In mijn schedel ontstaat een kosmos van door elkaar krioelende rode en witte lichtpunten. Er komt vermoeidheid over me, zo groot, dat ik mijn rug tegen de wand tegenover de spiegel druk en langzaam, langs de wand naar beneden schuivend, door mijn knieën zak, waarbij ik mezelf uit de spiegel zie verdwijnen, totdat ik op de liftvloer met mijn goeie goed in de modder kom te zitten. Wellicht valt er met die kunstsneeuw een brand te blussen? Het lijkt of ik stomdronken ben, dusdanig flakkert en schemert het mij voor ogen, alsof ik naar een oude film zit te kijken, waarvan de beelden onscherp zijn en beven.
Ook Aurora verdwijnt uit de spiegel. Het x-been dat op de tenen rust klapt tegen het andere, dat onder haar wordt weggeslagen, nadat het eerst leek of beide benen als twee kurkentrekkers om elkaar heen zouden draaien. Ik zie haar vallen. Zij is omhangen met tientallen kleurige linten, die sierlijk uitwaaieren, m’n vogeltje, m’n eitjezwanger duivelshuisje. Beeld van licht, zo noem ik u. De film waarop ik Aurora zie vallen, wordt vertraagd afgedraaid. Het licht waarin dit plaatsvindt, vlamt langzaam op en gaat langzaam uit, langzaam gloeit het weer aan, langzaam dooft het weer. Het is van verschillende tinten rood en van verschillende tinten wit.
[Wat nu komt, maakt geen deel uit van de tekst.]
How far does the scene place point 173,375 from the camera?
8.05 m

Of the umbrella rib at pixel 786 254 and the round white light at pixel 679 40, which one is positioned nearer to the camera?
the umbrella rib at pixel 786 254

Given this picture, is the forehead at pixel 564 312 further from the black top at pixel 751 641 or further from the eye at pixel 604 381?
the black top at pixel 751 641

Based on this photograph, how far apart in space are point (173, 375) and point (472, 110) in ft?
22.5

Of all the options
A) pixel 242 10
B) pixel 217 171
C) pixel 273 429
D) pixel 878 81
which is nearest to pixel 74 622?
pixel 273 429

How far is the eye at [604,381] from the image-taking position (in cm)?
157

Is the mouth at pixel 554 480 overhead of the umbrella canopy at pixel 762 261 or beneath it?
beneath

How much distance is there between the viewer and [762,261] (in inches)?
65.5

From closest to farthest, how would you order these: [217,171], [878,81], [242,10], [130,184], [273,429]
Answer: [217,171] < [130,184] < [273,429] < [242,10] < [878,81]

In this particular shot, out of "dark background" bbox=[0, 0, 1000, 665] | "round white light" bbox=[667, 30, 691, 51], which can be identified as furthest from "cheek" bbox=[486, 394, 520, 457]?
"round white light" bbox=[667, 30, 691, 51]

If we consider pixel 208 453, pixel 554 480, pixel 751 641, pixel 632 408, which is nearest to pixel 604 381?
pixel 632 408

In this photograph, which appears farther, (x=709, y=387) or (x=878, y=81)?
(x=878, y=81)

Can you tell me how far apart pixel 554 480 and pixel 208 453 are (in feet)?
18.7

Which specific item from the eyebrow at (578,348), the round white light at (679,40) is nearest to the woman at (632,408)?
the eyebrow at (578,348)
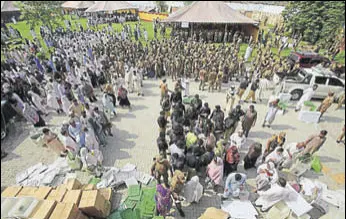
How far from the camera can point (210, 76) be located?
1073 centimetres

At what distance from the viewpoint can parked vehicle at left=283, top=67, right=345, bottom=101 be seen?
967 centimetres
Het ontstaat in speldenknopkleine punten, waarin het opgloeit, de punten ontwikkelend tot bollen, grote bollen, kleine bollen, die ik alle bij de naam kan noemen, voorzien van schubben, of van zweren, of van wratten of pokken, die alle afzonderlijk eigen licht beginnen af te stralen, tot bollen en aangroeisels zo gezwollen zijn dat ze uit elkaar spatten tot bloemen van wit en rood licht sproeiend vuurwerk, dat vervolgens met een dor geluid verdwijnt, om opnieuw in de vorm van speldenknopkleine punten–– Ook het geluid is vertraagd en wordt uitgerekt tot lange, galmachtige geluiddraden, klinkend als diep gonzen, echoënd, iedere echo opnieuw echoënd, en sprekend van iets, geloof ik, dat soms verstaanbaar is, geloof ik––
Nu verstart het filmbeeld tot foto. Deze foto schiet in brand.
Aurora valt boven op mij zonder dat ik het voel.
Er komt gerochel van daar uit haar keel waar ik mijn eigen keel met mijn beide duimen dichtdruk.